The band formed about 18 months ago, when Menzies, Ben Caldwell (drums) and Eric Larocque (guitar) came together to try some thing new
“I’ve been performing solo as a folk singer-songwriter for about five years, and they were both together in a folk band called Broken Down Suitcase,” said Menzies. “Living in the same town, we’ve done shows together, and we’ve toured on the folk side of things, and we just started this band just to spice things up and do something else.
“It started out as a side project, and spiralled and got picked up by a booking agent and a record label which has helped us along the way record our EP and get lots of college radio play and the bookings started rolling in. We both still do out own solo things, but for the next two months, it’ll be full on Stellar Radio Choir.”
Menzies described their music as being a mix of garage rock and blues.
“We revived the late 1960s/early ‘70s garage rock that was going on then, with a lot of distortion using pedals and effects, and at the same time standard blues songs were spiced up to the new sound,” he said. “We pulled from a few genres. We never used to label ourselves psychedelic so much, but it is on the edge of it, so we are more than just a rock band for sure.”
Both Caldwell and Larocque take turns with lead vocals, said Menzies.
“We have two lead singers in a sense, swapping for songs that are specific to them,” he said. “We’re just a three-piece, so it’s pretty barebones and nothing fancy.
“We’re quite a lyrical band. We’re more focused on the music side of thing. We like to get people moving and on the dance floor, with real catchy, hooky baselines and stuff like that, and getting people grooving. Surf music is a real influence to us as well.
“A lot of our songs come from personal experiences. We’re all three songwriters who have come together, we write a lot individually, but we write a lot as a band as well.”
The opening act is a two-piece female pop punk band, said Menzies.
“It’s just guitars and drums and they both sing,” he said. “It’s a really dirty, grungy sound with the guitar, but really poppy, catchy songs, like a post-punk era of music. They’ve got a great stage presence.

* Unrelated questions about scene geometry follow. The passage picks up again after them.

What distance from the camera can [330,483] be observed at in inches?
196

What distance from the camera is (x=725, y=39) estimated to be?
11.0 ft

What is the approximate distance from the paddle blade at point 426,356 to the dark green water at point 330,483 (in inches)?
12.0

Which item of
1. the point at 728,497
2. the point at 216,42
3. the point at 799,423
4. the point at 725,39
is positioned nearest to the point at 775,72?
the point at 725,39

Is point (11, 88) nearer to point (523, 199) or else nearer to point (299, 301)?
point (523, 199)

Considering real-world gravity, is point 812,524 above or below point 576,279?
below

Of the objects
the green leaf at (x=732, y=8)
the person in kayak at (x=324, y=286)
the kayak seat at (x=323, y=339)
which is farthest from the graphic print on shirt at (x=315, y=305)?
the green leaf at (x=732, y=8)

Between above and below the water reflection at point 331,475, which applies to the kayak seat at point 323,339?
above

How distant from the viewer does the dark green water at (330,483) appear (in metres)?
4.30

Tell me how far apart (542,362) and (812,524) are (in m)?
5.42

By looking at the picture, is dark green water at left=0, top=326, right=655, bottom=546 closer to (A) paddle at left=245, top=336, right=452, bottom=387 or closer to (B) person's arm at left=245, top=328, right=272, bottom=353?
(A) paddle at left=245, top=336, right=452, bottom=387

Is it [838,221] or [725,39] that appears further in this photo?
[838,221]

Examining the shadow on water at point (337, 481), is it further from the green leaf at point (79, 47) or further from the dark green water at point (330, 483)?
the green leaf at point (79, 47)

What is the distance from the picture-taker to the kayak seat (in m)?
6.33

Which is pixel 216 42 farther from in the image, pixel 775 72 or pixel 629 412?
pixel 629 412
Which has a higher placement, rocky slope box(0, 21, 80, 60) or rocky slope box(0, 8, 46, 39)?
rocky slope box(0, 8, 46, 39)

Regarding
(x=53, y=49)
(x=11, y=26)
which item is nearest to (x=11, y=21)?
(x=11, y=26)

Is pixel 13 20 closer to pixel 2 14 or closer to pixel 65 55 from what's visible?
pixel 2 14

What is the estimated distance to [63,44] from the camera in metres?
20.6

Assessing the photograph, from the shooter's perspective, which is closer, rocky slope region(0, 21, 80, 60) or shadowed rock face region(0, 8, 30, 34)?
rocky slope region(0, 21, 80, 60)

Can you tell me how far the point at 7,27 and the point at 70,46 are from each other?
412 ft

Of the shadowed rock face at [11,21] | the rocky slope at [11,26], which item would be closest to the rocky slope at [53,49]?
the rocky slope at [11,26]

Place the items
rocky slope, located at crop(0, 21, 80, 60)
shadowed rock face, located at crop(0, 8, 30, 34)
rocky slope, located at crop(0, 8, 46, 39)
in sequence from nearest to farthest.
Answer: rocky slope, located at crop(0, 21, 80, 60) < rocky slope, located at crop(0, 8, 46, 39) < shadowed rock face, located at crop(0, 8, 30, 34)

“It’s really hard to fill out that sound, but the first time I heard them I was really blown away as far as the sound they were coming up with.”
The two acts meshed well together, he said.
“We decided to take them on tour with us because our genres mesh quite well, even though they’re a little more punky and us being more straight up rock,” said Menzies. “This will be their first tour as well, they’ve only been together for about six months.”
As the Glue Factory is ordinarily more known for playing folk and acoustic music, this rock and punk show will definitely bring a different flavour to the venue.